FIG. 1 is a partial longitudinal sectional view showing an embodiment of an imaging infrared detector according to the present invention.

FIG. 2 is a longitudinal sectional view similar to FIG. 1, showing a modification of the embodiment of FIG. 1;

FIG. 3 is a partial sectional view showing an initial process of the manufacturing method according to the present invention.

FIG. 4 is a partial cross-sectional view similar to FIG. 3, showing a process that follows the process shown in FIG. 3;

5 is a partial cross-sectional view similar to FIG. 4, illustrating a process subsequent to the process illustrated in FIG. 4;

6 is a partial cross-sectional view similar to FIG. 5, showing a process that follows the process shown in FIG. 5;

FIG. 7 is a partial vertical sectional view showing another embodiment of the imaging infrared detector according to the present invention.

FIG. 8 is a partial longitudinal sectional view showing a conventional imaging infrared detector.
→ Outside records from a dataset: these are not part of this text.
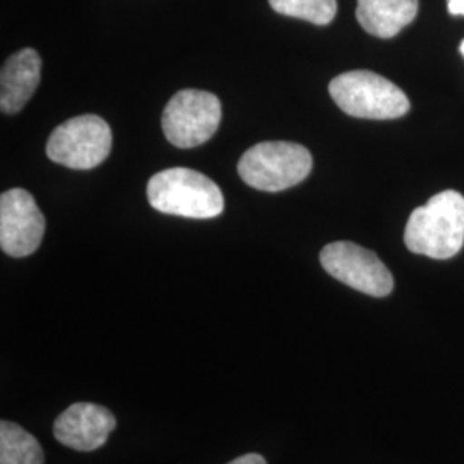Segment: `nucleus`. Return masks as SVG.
<instances>
[{
	"label": "nucleus",
	"mask_w": 464,
	"mask_h": 464,
	"mask_svg": "<svg viewBox=\"0 0 464 464\" xmlns=\"http://www.w3.org/2000/svg\"><path fill=\"white\" fill-rule=\"evenodd\" d=\"M410 251L435 260L456 256L464 246V197L458 191H442L418 207L404 231Z\"/></svg>",
	"instance_id": "nucleus-1"
},
{
	"label": "nucleus",
	"mask_w": 464,
	"mask_h": 464,
	"mask_svg": "<svg viewBox=\"0 0 464 464\" xmlns=\"http://www.w3.org/2000/svg\"><path fill=\"white\" fill-rule=\"evenodd\" d=\"M150 205L167 216L214 218L224 212V195L201 172L174 167L155 174L147 186Z\"/></svg>",
	"instance_id": "nucleus-2"
},
{
	"label": "nucleus",
	"mask_w": 464,
	"mask_h": 464,
	"mask_svg": "<svg viewBox=\"0 0 464 464\" xmlns=\"http://www.w3.org/2000/svg\"><path fill=\"white\" fill-rule=\"evenodd\" d=\"M312 153L303 145L266 141L243 153L237 172L251 188L277 193L304 181L312 172Z\"/></svg>",
	"instance_id": "nucleus-3"
},
{
	"label": "nucleus",
	"mask_w": 464,
	"mask_h": 464,
	"mask_svg": "<svg viewBox=\"0 0 464 464\" xmlns=\"http://www.w3.org/2000/svg\"><path fill=\"white\" fill-rule=\"evenodd\" d=\"M331 97L348 116L360 119H398L410 112L404 92L372 71H349L329 84Z\"/></svg>",
	"instance_id": "nucleus-4"
},
{
	"label": "nucleus",
	"mask_w": 464,
	"mask_h": 464,
	"mask_svg": "<svg viewBox=\"0 0 464 464\" xmlns=\"http://www.w3.org/2000/svg\"><path fill=\"white\" fill-rule=\"evenodd\" d=\"M112 150L111 126L99 116L86 114L57 126L47 141V155L55 164L88 170L100 166Z\"/></svg>",
	"instance_id": "nucleus-5"
},
{
	"label": "nucleus",
	"mask_w": 464,
	"mask_h": 464,
	"mask_svg": "<svg viewBox=\"0 0 464 464\" xmlns=\"http://www.w3.org/2000/svg\"><path fill=\"white\" fill-rule=\"evenodd\" d=\"M222 105L214 93L181 90L164 109L162 130L169 143L178 149H195L207 143L220 124Z\"/></svg>",
	"instance_id": "nucleus-6"
},
{
	"label": "nucleus",
	"mask_w": 464,
	"mask_h": 464,
	"mask_svg": "<svg viewBox=\"0 0 464 464\" xmlns=\"http://www.w3.org/2000/svg\"><path fill=\"white\" fill-rule=\"evenodd\" d=\"M320 264L349 287L373 298H385L394 289V277L381 258L360 245L349 241L331 243L320 253Z\"/></svg>",
	"instance_id": "nucleus-7"
},
{
	"label": "nucleus",
	"mask_w": 464,
	"mask_h": 464,
	"mask_svg": "<svg viewBox=\"0 0 464 464\" xmlns=\"http://www.w3.org/2000/svg\"><path fill=\"white\" fill-rule=\"evenodd\" d=\"M45 217L34 197L21 188L0 197V248L14 258H24L40 248Z\"/></svg>",
	"instance_id": "nucleus-8"
},
{
	"label": "nucleus",
	"mask_w": 464,
	"mask_h": 464,
	"mask_svg": "<svg viewBox=\"0 0 464 464\" xmlns=\"http://www.w3.org/2000/svg\"><path fill=\"white\" fill-rule=\"evenodd\" d=\"M117 427L116 416L93 402H76L57 416L55 439L69 449L92 452L102 448Z\"/></svg>",
	"instance_id": "nucleus-9"
},
{
	"label": "nucleus",
	"mask_w": 464,
	"mask_h": 464,
	"mask_svg": "<svg viewBox=\"0 0 464 464\" xmlns=\"http://www.w3.org/2000/svg\"><path fill=\"white\" fill-rule=\"evenodd\" d=\"M42 59L34 49L13 53L0 72V109L4 114H17L34 97L40 83Z\"/></svg>",
	"instance_id": "nucleus-10"
},
{
	"label": "nucleus",
	"mask_w": 464,
	"mask_h": 464,
	"mask_svg": "<svg viewBox=\"0 0 464 464\" xmlns=\"http://www.w3.org/2000/svg\"><path fill=\"white\" fill-rule=\"evenodd\" d=\"M418 14V0H358L362 28L379 38H392Z\"/></svg>",
	"instance_id": "nucleus-11"
},
{
	"label": "nucleus",
	"mask_w": 464,
	"mask_h": 464,
	"mask_svg": "<svg viewBox=\"0 0 464 464\" xmlns=\"http://www.w3.org/2000/svg\"><path fill=\"white\" fill-rule=\"evenodd\" d=\"M44 449L32 433L13 421L0 423V464H44Z\"/></svg>",
	"instance_id": "nucleus-12"
},
{
	"label": "nucleus",
	"mask_w": 464,
	"mask_h": 464,
	"mask_svg": "<svg viewBox=\"0 0 464 464\" xmlns=\"http://www.w3.org/2000/svg\"><path fill=\"white\" fill-rule=\"evenodd\" d=\"M282 16L298 17L316 26H325L337 14V0H268Z\"/></svg>",
	"instance_id": "nucleus-13"
},
{
	"label": "nucleus",
	"mask_w": 464,
	"mask_h": 464,
	"mask_svg": "<svg viewBox=\"0 0 464 464\" xmlns=\"http://www.w3.org/2000/svg\"><path fill=\"white\" fill-rule=\"evenodd\" d=\"M229 464H266V461L262 454L251 452V454H245V456L234 459V461H231Z\"/></svg>",
	"instance_id": "nucleus-14"
},
{
	"label": "nucleus",
	"mask_w": 464,
	"mask_h": 464,
	"mask_svg": "<svg viewBox=\"0 0 464 464\" xmlns=\"http://www.w3.org/2000/svg\"><path fill=\"white\" fill-rule=\"evenodd\" d=\"M448 9L452 16H464V0H449Z\"/></svg>",
	"instance_id": "nucleus-15"
},
{
	"label": "nucleus",
	"mask_w": 464,
	"mask_h": 464,
	"mask_svg": "<svg viewBox=\"0 0 464 464\" xmlns=\"http://www.w3.org/2000/svg\"><path fill=\"white\" fill-rule=\"evenodd\" d=\"M461 53H463V55H464V40H463V44H461Z\"/></svg>",
	"instance_id": "nucleus-16"
}]
</instances>
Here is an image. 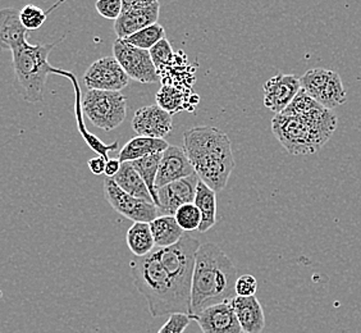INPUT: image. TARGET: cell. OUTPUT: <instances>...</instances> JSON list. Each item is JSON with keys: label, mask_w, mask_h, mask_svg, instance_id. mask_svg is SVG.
Instances as JSON below:
<instances>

FIG. 9 is a partial cross-sectional view similar to FIG. 8, and is an explanatory view illustrating a problem of a conventional infrared detector for imaging.

[Explanation of symbols]

 DESCRIPTION OF SYMBOLS 10 ... Sapphire board 12 ... Infrared ray detection element 14 ... Cold door aperture 16 ... Opening 18.18 '... Light-shielding barrier

──────────────────────────────────────────────────続 き Continuing on the front page (72) Inventor ▲ Hiro ▼ Ta Koji 1015 Uedanaka, Nakahara-ku, Kawasaki City, Kanagawa Prefecture Inside Fujitsu Limited (72) Inventor Hiroyuki Tsuchida 1015 Kamiodanaka, Nakahara-ku, Kawasaki City, Kanagawa Prefecture Fujitsu Stock In-company (56) References JP-A-2-165672 (JP, A) (58) Fields investigated (Int. Cl. ⁶ , DB name) H01L 27/14-27/148 H01L 29/762-29/768

Claims (4)

(57) [Claims] 1. An imaging infrared detector comprising a plurality of infrared detecting elements (12) arranged at a predetermined pitch on a substrate (10), an intermediate point between two adjacent infrared detecting elements (12). Shielding barriers (18, 1
8 ') a set only, the light-shielding barrier (18) is the infrared detection
An infrared detector for imaging, comprising the same material as the output element (12) . 2. An infrared detector for imaging according to claim 1 , wherein a cold aperture is provided in an array area of said infrared detecting elements (12) so as to restrict incidence of background light to each of said infrared detecting elements (12). (14), wherein the light-shielding barrier (18) provides a bearing surface for the cold door aperture (14). 3. An infrared detector for imaging according to claim 1, wherein a cold aperture is provided in an array area of said infrared detecting elements (12) to restrict incidence of background light to each of said infrared detecting elements (12). (14), wherein the light shielding barrier (18 ') is formed integrally with the cold door aperture (14). 4. A method of manufacturing an infrared detector for imaging comprising a plurality of infrared detecting elements (12) arranged at a predetermined arrangement pitch on a substrate (10), the method comprising detecting infrared light on the substrate (10). An element material layer (20) is formed, and the infrared detection element (12) is formed on the infrared detection element material layer (20).
The first resist (22) is applied corresponding to the arrangement position of (1), and the intermediate position between the two adjacent arrangement positions along the transverse direction and at least over the size of the infrared detecting element (12). A second resist (24) is applied to the first and second resists (22,
The infrared detecting element material other than the application point of 24) is removed to form an infrared detecting element (12) at a predetermined arrangement pitch, and a light shielding barrier (18) is provided at an intermediate point between two adjacent infrared detecting elements (12). ) And then the first
And removing the second resist (22, 24).